• _Descrizione del problema_
Ricopia parola per parola la parte del brano sulla critica artistica che comincia con "Nelle seguenti righe" e prosegue fino a "termini urgentemente qualitativi.".

• _Brano estratto_
Nelle seguenti righe cercherò di ipotizzare l’avvento di
una (fin dove possibile) nuova concezione critica (in verità umana) da
applicare nei confronti di arti come il Cinema, la Musica o la Letteratura,
nella soave speranza che, un giorno, tali arti possano tornare ad essere
considerate anche in luce di un rinnovato sistema economico che, per tramite di
adeguate legislazioni, ne garantisca il sostentamento e, soprattutto, la diffusione
principalmente nazionale in termini urgentemente qualitativi.
La critica artistica, in particolare quella cinematografica,
musicale e letteraria, non può esimersi dal ruolo pedagogico che per forza di
cose svolge sull’individuo anche e spesso in maniera involontaria. Sua è la
colpa se troppi prodotti detentori di una bassezza contenutistica più che
imbarazzante intasano la mente della stragrande maggioranza degli italiani
medi. Sua è la colpa se queste tre forme d’arte sono state portate al livello
(anch’esso imbarazzante) di un pubblico che non ricerca più, ormai, la reale
consistenza esplicativa e vitale delle opere che non sceglie più di percepire
realmente. Sua è la colpa se festival musicali, letterari e soprattutto
cinematografici offrono ma non innalzano prodotti di vera fattura artistica.
Sua è la colpa se almeno queste tre arti, in Italia, sono ferme al proprio
onanistico passato sempre utilissimo ma ormai sepolto: un passato che chiede
esso stesso, a gran voce, di essere assorbito e, in qualche modo, superato come
dimostrazione di lezione appresa e sviluppata secondo il proprio personale
punto di osservazione.

• _Materiale fornito_
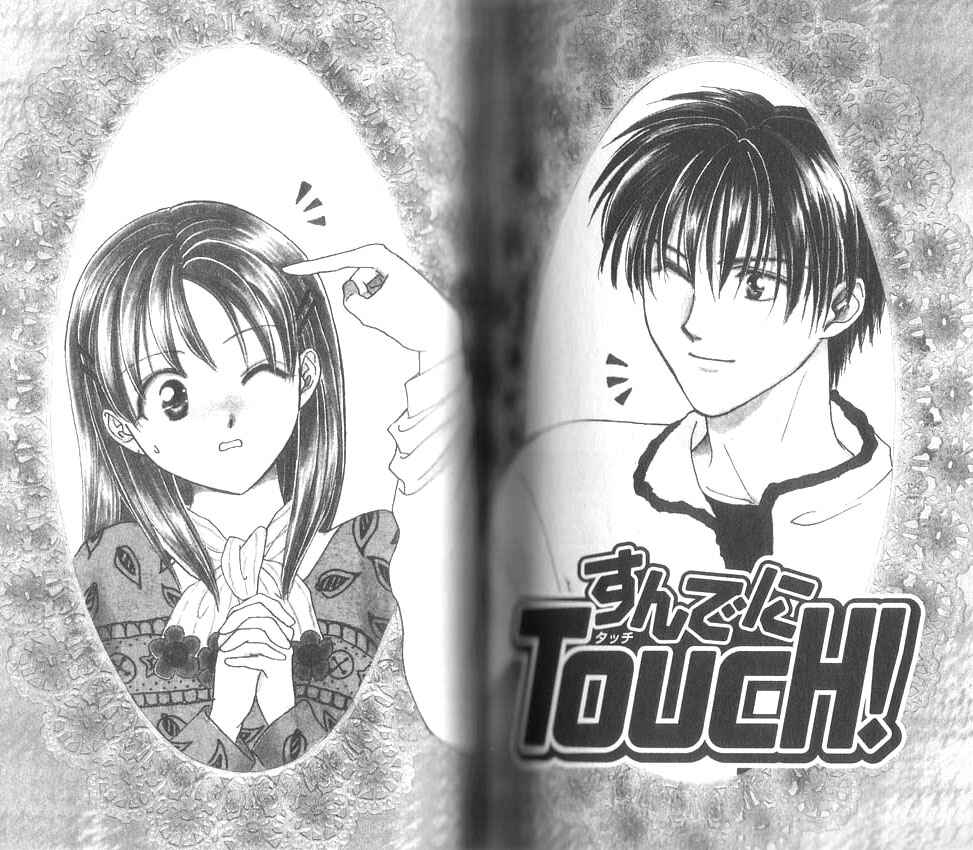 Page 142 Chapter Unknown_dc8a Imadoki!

---

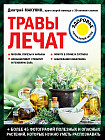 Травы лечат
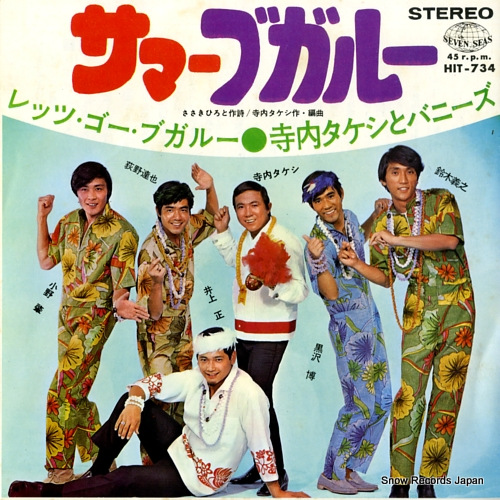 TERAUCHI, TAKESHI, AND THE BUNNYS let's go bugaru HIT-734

...

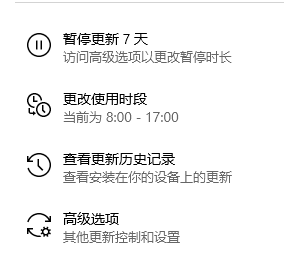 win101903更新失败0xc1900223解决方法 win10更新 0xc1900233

• _Soluzione_
Nelle seguenti righe cercherò di ipotizzare l’avvento di
una (fin dove possibile) nuova concezione critica (in verità umana) da
applicare nei confronti di arti come il Cinema, la Musica o la Letteratura,
nella soave speranza che, un giorno, tali arti possano tornare ad essere
considerate anche in luce di un rinnovato sistema economico che, per tramite di
adeguate legislazioni, ne garantisca il sostentamento e, soprattutto, la diffusione
principalmente nazionale in termini urgentemente qualitativi.